44. MPI Data Types • MPI thinks of every message as a starting point in memory and some measure of length along with a possible interpretation of the data. • The direct measure of length (number of bytes) is hidden from the user through the use of MPI data types. • Each language binding (C and Fortran 77) has its own list of MPI types that are intended to increase portability as the length of these types can change from machine to machine. • Interpretations of data can change from machine to machine in heterogeneous clusters (Macs and PCs in the same cluster for example).

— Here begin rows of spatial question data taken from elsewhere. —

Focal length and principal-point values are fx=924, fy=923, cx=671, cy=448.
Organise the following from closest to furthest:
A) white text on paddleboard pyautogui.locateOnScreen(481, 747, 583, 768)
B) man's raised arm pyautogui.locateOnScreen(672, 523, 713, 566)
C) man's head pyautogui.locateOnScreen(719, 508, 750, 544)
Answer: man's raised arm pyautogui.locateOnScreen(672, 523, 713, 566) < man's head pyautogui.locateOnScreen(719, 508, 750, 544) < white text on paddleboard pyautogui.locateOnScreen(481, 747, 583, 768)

45. MPI types in C • MPI_CHAR – signed char • MPI_SHORT – signed short int • MPI_INT – signed int • MPI_LONG – signed long int • MPI_UNSIGNED_CHAR – unsigned short int • MPI_UNSIGNED – unsigned int • MPI_UNSIGNED_LONG – unsigned long int • MPI_FLOAT – float • MPI_DOUBLE – double • MPI_LONG_DOUBLE – long double • MPI_BYTE • MPI_PACKED

46. MPI Types in Fortran 77 • MPI_INTEGER – INTEGER • MPI_REAL – REAL • MPI_DOUBLE_PRECISION – DOUBLE PRECISION • MPI_COMPLEX – COMPLEX • MPI_LOGICAL – LOGICAL • MPI_CHARACTER – CHARACTER(1) • MPI_BYTE • MPI_PACKED • Caution: Fortran90 does not always store arrays contiguously.

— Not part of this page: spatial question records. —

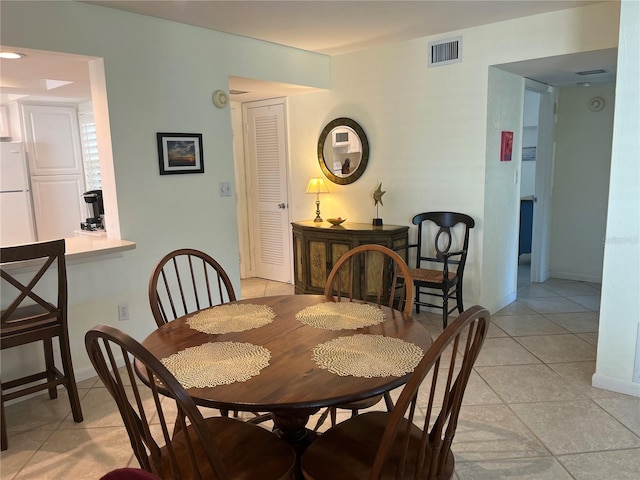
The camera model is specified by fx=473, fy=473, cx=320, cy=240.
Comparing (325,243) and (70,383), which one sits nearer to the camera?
(70,383)

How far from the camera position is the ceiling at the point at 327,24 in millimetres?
3062

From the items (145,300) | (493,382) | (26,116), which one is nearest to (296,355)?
(493,382)

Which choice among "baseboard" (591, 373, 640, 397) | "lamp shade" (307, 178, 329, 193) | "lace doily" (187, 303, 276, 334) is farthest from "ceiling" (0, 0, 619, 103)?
"baseboard" (591, 373, 640, 397)

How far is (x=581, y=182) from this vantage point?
505 centimetres

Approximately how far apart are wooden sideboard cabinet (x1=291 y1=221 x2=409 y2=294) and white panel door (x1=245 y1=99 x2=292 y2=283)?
0.60 meters

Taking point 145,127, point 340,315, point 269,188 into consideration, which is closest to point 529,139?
point 269,188

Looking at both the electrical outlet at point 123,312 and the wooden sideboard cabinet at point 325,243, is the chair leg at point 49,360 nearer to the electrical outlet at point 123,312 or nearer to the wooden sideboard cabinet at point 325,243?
the electrical outlet at point 123,312

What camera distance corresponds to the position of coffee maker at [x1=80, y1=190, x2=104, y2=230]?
3.88m

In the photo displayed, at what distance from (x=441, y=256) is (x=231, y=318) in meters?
2.46

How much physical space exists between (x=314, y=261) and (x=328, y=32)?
202 centimetres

47. Functions Appearing in all MPI Programs (Fortran 77) • MPI_INIT(IERROR) • INTEGER IERROR • Must be called before any other MPI routine. • Can be visualized as the point in the code where every processor obtains its own copy of the program and continues to execute though this may happen earlier.

48. Functions Appearing in all MPI Programs (Fortran 77) • MPI_FINALIZE (IERROR) • INTEGER IERROR • This routine cleans up all MPI state. • Once this routine is called no MPI routine may be called. • It is the users responsibility to ensure that ALL pending communications involving a process complete before the process calls MPI_FINALIZE

49. Typical Startup Functions • MPI_COMM_SIZE(COMM, SIZE, IERROR) • IN INTEGER COMM • OUT INTEGER SIZE, IERROR • Returns the size of the group associated with the communicator COMM. • …What’s a communicator?

50. Communicators • A communicator is an integer that tells MPI what communication domain it is in. • There is a special communicator that exists in every MPI program called MPI_COMM_WORLD. • MPI_COMM_WORLD can be thought of as the superset of all communication domains. Every processor requested by your initial script is a member of MPI_COMM_WORLD.